[Data extracted from a collection]
^^^^^^^^^^^^^^^^

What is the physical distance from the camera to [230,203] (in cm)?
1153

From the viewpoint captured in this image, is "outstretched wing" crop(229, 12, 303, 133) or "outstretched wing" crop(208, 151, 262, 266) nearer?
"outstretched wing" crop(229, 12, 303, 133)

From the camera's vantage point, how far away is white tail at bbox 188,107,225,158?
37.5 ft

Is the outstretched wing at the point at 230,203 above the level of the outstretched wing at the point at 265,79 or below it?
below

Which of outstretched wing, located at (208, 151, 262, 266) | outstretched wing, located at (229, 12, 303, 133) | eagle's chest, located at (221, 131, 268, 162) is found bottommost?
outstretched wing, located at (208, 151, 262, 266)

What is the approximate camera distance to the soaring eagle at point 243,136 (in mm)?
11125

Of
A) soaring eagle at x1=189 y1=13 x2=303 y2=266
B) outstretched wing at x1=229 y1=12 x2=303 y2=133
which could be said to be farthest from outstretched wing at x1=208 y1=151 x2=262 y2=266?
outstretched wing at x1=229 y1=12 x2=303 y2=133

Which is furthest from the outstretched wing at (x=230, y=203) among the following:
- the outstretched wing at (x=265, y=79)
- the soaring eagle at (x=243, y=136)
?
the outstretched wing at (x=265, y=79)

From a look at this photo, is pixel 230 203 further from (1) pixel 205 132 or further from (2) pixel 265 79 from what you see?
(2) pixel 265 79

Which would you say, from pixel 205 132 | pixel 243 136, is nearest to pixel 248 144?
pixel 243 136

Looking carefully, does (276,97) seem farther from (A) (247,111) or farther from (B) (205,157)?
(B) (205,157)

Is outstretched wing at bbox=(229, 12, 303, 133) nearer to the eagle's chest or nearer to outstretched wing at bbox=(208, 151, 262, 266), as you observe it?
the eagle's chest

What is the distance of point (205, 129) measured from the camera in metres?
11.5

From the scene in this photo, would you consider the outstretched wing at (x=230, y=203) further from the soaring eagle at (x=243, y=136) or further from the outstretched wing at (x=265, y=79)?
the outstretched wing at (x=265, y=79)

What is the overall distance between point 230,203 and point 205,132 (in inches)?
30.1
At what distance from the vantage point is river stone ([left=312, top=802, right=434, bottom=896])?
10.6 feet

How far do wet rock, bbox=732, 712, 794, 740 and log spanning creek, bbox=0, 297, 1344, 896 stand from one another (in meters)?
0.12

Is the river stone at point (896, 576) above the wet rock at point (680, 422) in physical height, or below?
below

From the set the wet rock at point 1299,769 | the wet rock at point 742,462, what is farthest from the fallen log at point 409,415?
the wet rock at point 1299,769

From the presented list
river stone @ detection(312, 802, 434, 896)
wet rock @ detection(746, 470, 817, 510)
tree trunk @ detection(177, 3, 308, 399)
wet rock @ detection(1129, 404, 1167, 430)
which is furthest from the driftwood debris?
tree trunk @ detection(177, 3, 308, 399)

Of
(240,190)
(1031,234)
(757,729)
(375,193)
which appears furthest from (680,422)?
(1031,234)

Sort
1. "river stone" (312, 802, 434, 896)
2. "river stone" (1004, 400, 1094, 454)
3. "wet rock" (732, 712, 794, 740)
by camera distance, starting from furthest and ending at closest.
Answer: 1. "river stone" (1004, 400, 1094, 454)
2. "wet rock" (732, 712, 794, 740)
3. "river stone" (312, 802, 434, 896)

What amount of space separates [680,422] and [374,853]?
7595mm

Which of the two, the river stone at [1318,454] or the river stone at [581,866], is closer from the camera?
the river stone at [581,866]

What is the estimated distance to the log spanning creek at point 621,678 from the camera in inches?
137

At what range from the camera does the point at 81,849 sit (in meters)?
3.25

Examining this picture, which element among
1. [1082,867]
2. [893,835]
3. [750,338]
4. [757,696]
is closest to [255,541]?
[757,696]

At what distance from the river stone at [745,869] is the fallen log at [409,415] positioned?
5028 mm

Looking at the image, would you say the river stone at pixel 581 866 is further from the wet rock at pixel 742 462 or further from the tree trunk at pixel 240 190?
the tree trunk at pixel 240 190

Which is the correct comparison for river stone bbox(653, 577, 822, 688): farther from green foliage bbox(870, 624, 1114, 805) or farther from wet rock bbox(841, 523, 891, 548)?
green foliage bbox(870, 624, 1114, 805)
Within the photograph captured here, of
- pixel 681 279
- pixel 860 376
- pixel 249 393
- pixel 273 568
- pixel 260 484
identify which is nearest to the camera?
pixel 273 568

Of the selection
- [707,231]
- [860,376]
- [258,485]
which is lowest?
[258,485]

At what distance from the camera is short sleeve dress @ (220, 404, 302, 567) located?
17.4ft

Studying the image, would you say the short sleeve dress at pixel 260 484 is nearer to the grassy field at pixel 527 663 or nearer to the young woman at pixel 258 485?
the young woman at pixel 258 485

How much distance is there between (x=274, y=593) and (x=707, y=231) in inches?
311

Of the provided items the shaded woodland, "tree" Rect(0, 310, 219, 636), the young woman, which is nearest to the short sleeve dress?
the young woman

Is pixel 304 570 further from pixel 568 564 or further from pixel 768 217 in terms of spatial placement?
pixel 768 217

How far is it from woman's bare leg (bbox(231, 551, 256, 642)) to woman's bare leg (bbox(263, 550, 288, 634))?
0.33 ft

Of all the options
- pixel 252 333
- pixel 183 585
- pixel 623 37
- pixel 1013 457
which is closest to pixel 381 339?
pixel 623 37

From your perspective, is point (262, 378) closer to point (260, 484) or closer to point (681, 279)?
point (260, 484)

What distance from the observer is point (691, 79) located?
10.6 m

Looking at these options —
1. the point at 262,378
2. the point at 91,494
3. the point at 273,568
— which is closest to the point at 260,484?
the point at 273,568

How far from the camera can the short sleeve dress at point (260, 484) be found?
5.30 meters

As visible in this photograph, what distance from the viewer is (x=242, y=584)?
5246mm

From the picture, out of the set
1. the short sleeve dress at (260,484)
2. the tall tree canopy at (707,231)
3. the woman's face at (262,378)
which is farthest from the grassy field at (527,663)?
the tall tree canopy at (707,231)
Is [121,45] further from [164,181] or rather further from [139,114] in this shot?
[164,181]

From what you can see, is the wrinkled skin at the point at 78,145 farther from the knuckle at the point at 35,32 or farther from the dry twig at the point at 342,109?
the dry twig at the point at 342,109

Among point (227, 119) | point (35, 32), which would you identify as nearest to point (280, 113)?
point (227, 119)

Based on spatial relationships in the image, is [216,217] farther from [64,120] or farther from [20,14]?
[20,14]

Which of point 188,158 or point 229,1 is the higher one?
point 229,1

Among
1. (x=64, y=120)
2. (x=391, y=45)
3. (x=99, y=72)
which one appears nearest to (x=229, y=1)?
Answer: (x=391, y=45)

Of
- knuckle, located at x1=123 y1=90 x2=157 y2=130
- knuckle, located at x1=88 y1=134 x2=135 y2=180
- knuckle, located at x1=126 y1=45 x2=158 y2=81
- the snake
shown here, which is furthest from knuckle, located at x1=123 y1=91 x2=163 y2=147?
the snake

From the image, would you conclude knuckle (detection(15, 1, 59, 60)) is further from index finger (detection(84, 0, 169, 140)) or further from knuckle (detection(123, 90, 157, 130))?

^^^^^^^^^^^^^^^^

What you need to do:
Working from the material above, retype it in its entirety without change.

Solution to the exercise:
What is the physical distance from the camera to [230,203] (in cm)?
1153

From the viewpoint captured in this image, is "outstretched wing" crop(229, 12, 303, 133) or "outstretched wing" crop(208, 151, 262, 266) nearer?
"outstretched wing" crop(229, 12, 303, 133)

From the camera's vantage point, how far away is white tail at bbox 188,107,225,158?
37.5 ft

Is the outstretched wing at the point at 230,203 above the level of the outstretched wing at the point at 265,79 or below it?
below

Which of outstretched wing, located at (208, 151, 262, 266) | outstretched wing, located at (229, 12, 303, 133) | eagle's chest, located at (221, 131, 268, 162) is found bottommost?
outstretched wing, located at (208, 151, 262, 266)

What is the approximate camera distance to the soaring eagle at point 243,136 (in mm)?
11125

Of
A) soaring eagle at x1=189 y1=13 x2=303 y2=266
B) outstretched wing at x1=229 y1=12 x2=303 y2=133
which could be said to be farthest from outstretched wing at x1=208 y1=151 x2=262 y2=266?
outstretched wing at x1=229 y1=12 x2=303 y2=133

Which is furthest from the outstretched wing at (x=230, y=203) among the following:
- the outstretched wing at (x=265, y=79)
- the soaring eagle at (x=243, y=136)
?
the outstretched wing at (x=265, y=79)

From a look at this photo, is pixel 230 203 further from (1) pixel 205 132 or further from (2) pixel 265 79 from what you see?
(2) pixel 265 79

Which would you say, from pixel 205 132 | pixel 243 136, is nearest to pixel 248 144?
pixel 243 136

Looking carefully, does (276,97) seem farther from (A) (247,111) or farther from (B) (205,157)?
(B) (205,157)

Is outstretched wing at bbox=(229, 12, 303, 133) nearer to the eagle's chest or nearer to outstretched wing at bbox=(208, 151, 262, 266), as you observe it?
the eagle's chest

What is the distance of point (205, 129) measured from the camera in metres?
11.5

From the scene in this photo, would you consider the outstretched wing at (x=230, y=203) further from the soaring eagle at (x=243, y=136) or further from the outstretched wing at (x=265, y=79)?
the outstretched wing at (x=265, y=79)

What is the overall distance between point 230,203 and point 205,132 (in inches)?
30.1
At what distance from the vantage point is river stone ([left=312, top=802, right=434, bottom=896])?
10.6 feet

How far do wet rock, bbox=732, 712, 794, 740 and log spanning creek, bbox=0, 297, 1344, 896 stand from one another (in meters)?
0.12

Is the river stone at point (896, 576) above the wet rock at point (680, 422) in physical height, or below?
below

From the set the wet rock at point 1299,769 | the wet rock at point 742,462, what is farthest from the fallen log at point 409,415?
the wet rock at point 1299,769

From the presented list
river stone @ detection(312, 802, 434, 896)
wet rock @ detection(746, 470, 817, 510)
tree trunk @ detection(177, 3, 308, 399)
wet rock @ detection(1129, 404, 1167, 430)
which is furthest from the driftwood debris?
tree trunk @ detection(177, 3, 308, 399)

Of
(240,190)
(1031,234)
(757,729)
(375,193)
which appears furthest from (680,422)?
(1031,234)

Sort
1. "river stone" (312, 802, 434, 896)
2. "river stone" (1004, 400, 1094, 454)
3. "wet rock" (732, 712, 794, 740)
by camera distance, starting from furthest and ending at closest.
Answer: 1. "river stone" (1004, 400, 1094, 454)
2. "wet rock" (732, 712, 794, 740)
3. "river stone" (312, 802, 434, 896)

What amount of space separates [680,422] and [374,853]?
7595mm

Which of the two, the river stone at [1318,454] or the river stone at [581,866], is closer from the camera?
the river stone at [581,866]

What is the estimated distance to the log spanning creek at point 621,678 from the camera in inches?
137

At what range from the camera does the point at 81,849 sit (in meters)?
3.25

Examining this picture, which element among
1. [1082,867]
2. [893,835]
3. [750,338]
4. [757,696]
is closest to [255,541]?
[757,696]

At what distance from the river stone at [745,869] is the fallen log at [409,415] positioned?
5028 mm

Looking at the image, would you say the river stone at pixel 581 866 is further from the wet rock at pixel 742 462 or further from the tree trunk at pixel 240 190?
the tree trunk at pixel 240 190

Which is the correct comparison for river stone bbox(653, 577, 822, 688): farther from green foliage bbox(870, 624, 1114, 805) or farther from wet rock bbox(841, 523, 891, 548)?
green foliage bbox(870, 624, 1114, 805)
Within the photograph captured here, of
- pixel 681 279
- pixel 860 376
- pixel 249 393
- pixel 273 568
- pixel 260 484
identify which is nearest to the camera?
pixel 273 568

Of the selection
- [707,231]
- [860,376]
- [258,485]
which is lowest?
[258,485]

At what distance from the camera is short sleeve dress @ (220, 404, 302, 567) located?
17.4ft

Studying the image, would you say the short sleeve dress at pixel 260 484 is nearer to the grassy field at pixel 527 663 or nearer to the young woman at pixel 258 485?
the young woman at pixel 258 485

How much distance is there between (x=274, y=593) and (x=707, y=231) in inches?
311

Of the provided items the shaded woodland, "tree" Rect(0, 310, 219, 636), the young woman, which is nearest to the short sleeve dress?
the young woman

Is pixel 304 570 further from pixel 568 564 or further from pixel 768 217 in terms of spatial placement?
pixel 768 217

How far is it from woman's bare leg (bbox(231, 551, 256, 642)) to woman's bare leg (bbox(263, 550, 288, 634))?
0.33 ft

Of all the options
- pixel 252 333
- pixel 183 585
- pixel 623 37
- pixel 1013 457
which is closest to pixel 381 339?
pixel 623 37

From your perspective, is point (262, 378) closer to point (260, 484) or closer to point (681, 279)?
point (260, 484)

What distance from the observer is point (691, 79) located?
10.6 m

Looking at these options —
1. the point at 262,378
2. the point at 91,494
3. the point at 273,568
— which is closest to the point at 260,484?
the point at 273,568

How far from the camera can the short sleeve dress at point (260, 484) be found?
5.30 meters

As visible in this photograph, what distance from the viewer is (x=242, y=584)?
5246mm

From the picture, out of the set
1. the short sleeve dress at (260,484)
2. the tall tree canopy at (707,231)
3. the woman's face at (262,378)
which is farthest from the grassy field at (527,663)?
the tall tree canopy at (707,231)
Is [121,45] further from [164,181] or rather further from [139,114] in this shot?
[164,181]

From what you can see, is the wrinkled skin at the point at 78,145 farther from the knuckle at the point at 35,32 or farther from the dry twig at the point at 342,109?
the dry twig at the point at 342,109

Among point (227, 119) | point (35, 32), which would you identify as nearest to point (280, 113)?
point (227, 119)

Based on spatial relationships in the image, is [216,217] farther from [64,120] or farther from [20,14]?
[20,14]

Which of point 188,158 or point 229,1 is the higher one?
point 229,1

Among
1. (x=64, y=120)
2. (x=391, y=45)
3. (x=99, y=72)
which one appears nearest to (x=229, y=1)?
Answer: (x=391, y=45)

Of
- knuckle, located at x1=123 y1=90 x2=157 y2=130
- knuckle, located at x1=88 y1=134 x2=135 y2=180
- knuckle, located at x1=126 y1=45 x2=158 y2=81
- the snake
shown here, which is furthest from knuckle, located at x1=123 y1=91 x2=163 y2=147?
the snake

From the image, would you conclude knuckle (detection(15, 1, 59, 60)) is further from index finger (detection(84, 0, 169, 140)) or further from knuckle (detection(123, 90, 157, 130))?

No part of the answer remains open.